Dataset rows:

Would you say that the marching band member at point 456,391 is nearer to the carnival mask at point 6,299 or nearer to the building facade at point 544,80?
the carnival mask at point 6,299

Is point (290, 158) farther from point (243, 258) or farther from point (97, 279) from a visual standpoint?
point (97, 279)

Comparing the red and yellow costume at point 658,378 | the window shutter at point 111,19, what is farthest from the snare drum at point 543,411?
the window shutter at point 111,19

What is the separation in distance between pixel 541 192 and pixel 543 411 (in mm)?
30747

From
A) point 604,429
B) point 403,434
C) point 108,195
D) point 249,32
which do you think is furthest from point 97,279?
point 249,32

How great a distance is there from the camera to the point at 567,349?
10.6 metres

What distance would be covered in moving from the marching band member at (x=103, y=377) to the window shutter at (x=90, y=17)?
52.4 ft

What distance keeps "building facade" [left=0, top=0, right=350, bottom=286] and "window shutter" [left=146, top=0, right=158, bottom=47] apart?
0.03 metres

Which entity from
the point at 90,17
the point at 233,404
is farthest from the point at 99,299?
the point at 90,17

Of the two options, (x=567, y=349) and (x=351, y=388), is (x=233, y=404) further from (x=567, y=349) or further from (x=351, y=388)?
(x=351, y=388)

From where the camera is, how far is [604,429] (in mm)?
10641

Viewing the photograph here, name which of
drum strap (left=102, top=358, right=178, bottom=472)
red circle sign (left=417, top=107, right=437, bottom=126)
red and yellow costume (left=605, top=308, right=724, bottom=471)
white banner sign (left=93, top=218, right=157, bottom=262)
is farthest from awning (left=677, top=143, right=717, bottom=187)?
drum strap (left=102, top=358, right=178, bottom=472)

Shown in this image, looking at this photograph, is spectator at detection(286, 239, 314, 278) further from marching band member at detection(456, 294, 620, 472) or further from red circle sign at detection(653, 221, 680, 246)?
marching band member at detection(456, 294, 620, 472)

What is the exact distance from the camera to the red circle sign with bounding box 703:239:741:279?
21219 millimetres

## What is asked
Copy every one of the records above, leaving each line unchanged.

## Solved exercise
Would you say that the marching band member at point 456,391 is nearer to the carnival mask at point 6,299 or nearer to the building facade at point 544,80?
the carnival mask at point 6,299

Is point (290, 158) farther from point (243, 258) or farther from point (97, 279) from a visual standpoint?
point (97, 279)

Comparing the red and yellow costume at point 658,378 | the window shutter at point 111,19, what is farthest from the snare drum at point 543,411?
the window shutter at point 111,19

What is the separation in distance between pixel 541 192 and pixel 543 411 (in mm)?
30747

From
A) point 604,429
B) point 403,434
C) point 108,195
D) point 249,32
which do you think is furthest from point 97,279?
point 249,32

How great a distance is there from the camera to the point at 567,349?
10.6 metres

What distance would be covered in moving from the marching band member at (x=103, y=377) to the window shutter at (x=90, y=17)?
52.4 ft

What distance keeps "building facade" [left=0, top=0, right=350, bottom=286] and "window shutter" [left=146, top=0, right=158, bottom=47] apart?
0.03 metres

Which entity from
the point at 90,17
the point at 233,404
is farthest from the point at 99,299?
the point at 90,17

Of the two options, (x=567, y=349) and (x=351, y=388), is (x=233, y=404) further from (x=567, y=349) or further from (x=351, y=388)?
(x=351, y=388)

From where the camera is, how far is [604,429] (in mm)?
10641

Viewing the photograph here, name which of
drum strap (left=102, top=358, right=178, bottom=472)
red circle sign (left=417, top=107, right=437, bottom=126)
red and yellow costume (left=605, top=308, right=724, bottom=471)
white banner sign (left=93, top=218, right=157, bottom=262)
is farthest from awning (left=677, top=143, right=717, bottom=187)?
drum strap (left=102, top=358, right=178, bottom=472)

Shown in this image, looking at this photograph, is spectator at detection(286, 239, 314, 278) further from marching band member at detection(456, 294, 620, 472) or further from red circle sign at detection(653, 221, 680, 246)?
marching band member at detection(456, 294, 620, 472)

What is the exact distance from the camera to the red circle sign with bounding box 703:239:741:279?
21219 millimetres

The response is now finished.